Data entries
=====
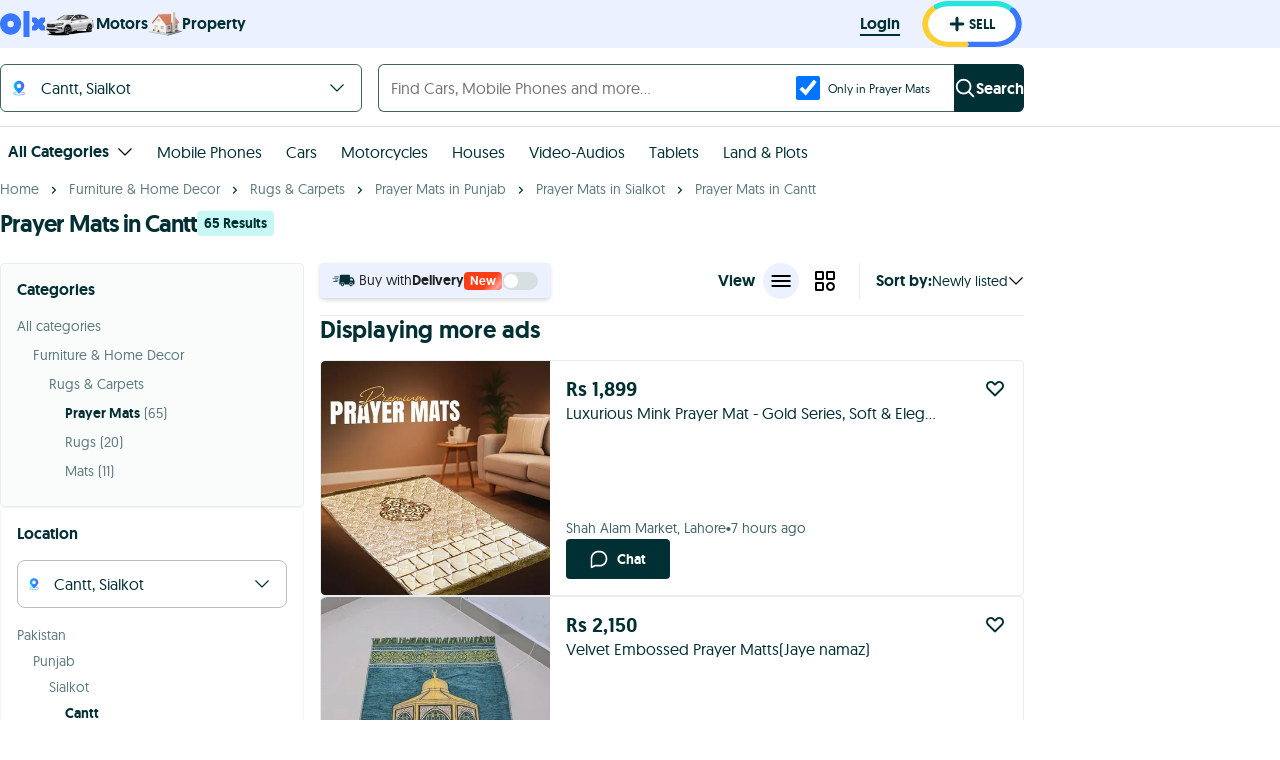

--- FILE ---
content_type: text/html; charset=utf-8
request_url: https://www.google.com/recaptcha/api2/aframe
body_size: 184
content:
<!DOCTYPE HTML><html><head><meta http-equiv="content-type" content="text/html; charset=UTF-8"></head><body><script nonce="VR3x2o2YdoXCRn9ifTqyhA">/** Anti-fraud and anti-abuse applications only. See google.com/recaptcha */ try{var clients={'sodar':'https://pagead2.googlesyndication.com/pagead/sodar?'};window.addEventListener("message",function(a){try{if(a.source===window.parent){var b=JSON.parse(a.data);var c=clients[b['id']];if(c){var d=document.createElement('img');d.src=c+b['params']+'&rc='+(localStorage.getItem("rc::a")?sessionStorage.getItem("rc::b"):"");window.document.body.appendChild(d);sessionStorage.setItem("rc::e",parseInt(sessionStorage.getItem("rc::e")||0)+1);localStorage.setItem("rc::h",'1768991384735');}}}catch(b){}});window.parent.postMessage("_grecaptcha_ready", "*");}catch(b){}</script></body></html>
=====
Work to be completed
Output the records exactly. Drop the images.

Answer area
--- FILE ---
content_type: text/html; charset=utf-8
request_url: https://www.google.com/recaptcha/api2/aframe
body_size: 184
content:
<!DOCTYPE HTML><html><head><meta http-equiv="content-type" content="text/html; charset=UTF-8"></head><body><script nonce="VR3x2o2YdoXCRn9ifTqyhA">/** Anti-fraud and anti-abuse applications only. See google.com/recaptcha */ try{var clients={'sodar':'https://pagead2.googlesyndication.com/pagead/sodar?'};window.addEventListener("message",function(a){try{if(a.source===window.parent){var b=JSON.parse(a.data);var c=clients[b['id']];if(c){var d=document.createElement('img');d.src=c+b['params']+'&rc='+(localStorage.getItem("rc::a")?sessionStorage.getItem("rc::b"):"");window.document.body.appendChild(d);sessionStorage.setItem("rc::e",parseInt(sessionStorage.getItem("rc::e")||0)+1);localStorage.setItem("rc::h",'1768991384735');}}}catch(b){}});window.parent.postMessage("_grecaptcha_ready", "*");}catch(b){}</script></body></html>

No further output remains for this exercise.